- Фрагмент источника -
========================================================================

В русской волшебной опере мы видим как раз обратное. «Князь Игорь» и «Град Китеж» суть чудные поэтические элегии, вызванные чувством бессилия героя; а в лучшей из русских опер — в «Руслане» — героическое совершенно утопает в волшебном. С этим связано поразительное отсутствие действия в этой опере. Слушатель все время находится под впечатлением какой‑то отрешенной от жизни, дальней магии звуков, которая очаровывает, но в то же время убаюкивает. Отсюда та совершенно исключительная роль, которую играет волшебный сон в «Руслане». Здесь в каждом действии кто‑нибудь спит на сцене. В первом действии Черномор усыпляет всех, во втором спит голова, в третьем без конца засыпает Ратмир, в четвертом Людмила, а в пятом спит Борислав и опять Людмила.
Вся опера производит впечатление чудного вещего сна, словно она задается целью дать наглядную иллюстрацию изречению Василисы Премудрой: не кручинься, все будет сделано, Богу молись, да спать ложись. Гениальнейшее из творений русской музыки служит, без сомнения, верным выразителем духа русской народной сказки.

========================================================================

- Строки данных -

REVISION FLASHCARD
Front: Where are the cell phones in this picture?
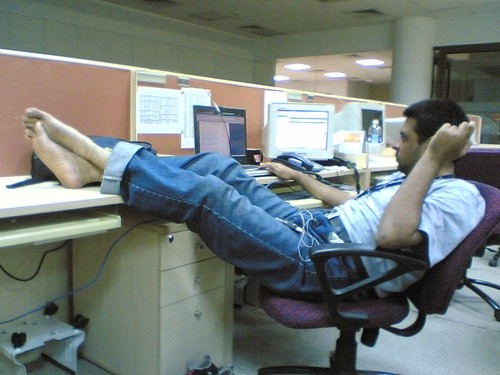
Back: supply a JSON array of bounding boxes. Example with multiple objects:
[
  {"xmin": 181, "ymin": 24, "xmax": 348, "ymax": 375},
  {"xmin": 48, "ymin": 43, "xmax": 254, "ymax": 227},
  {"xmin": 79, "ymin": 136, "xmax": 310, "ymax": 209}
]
[{"xmin": 276, "ymin": 217, "xmax": 303, "ymax": 233}]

========================================================================

Объясните по фрагменту источника, почему волшебный сон играет в «Руслане» исключительную роль, уложившись в одно–три предложения. Строки никак не связаны с фрагментом источника.

В «Руслане» героическое совершенно утопает в волшебном, поэтому в опере поразительно отсутствует действие. Слушатель все время находится под впечатлением отрешенной от жизни, дальней магии звуков, которая очаровывает, но в то же время убаюкивает. Отсюда и исключительная роль волшебного сна.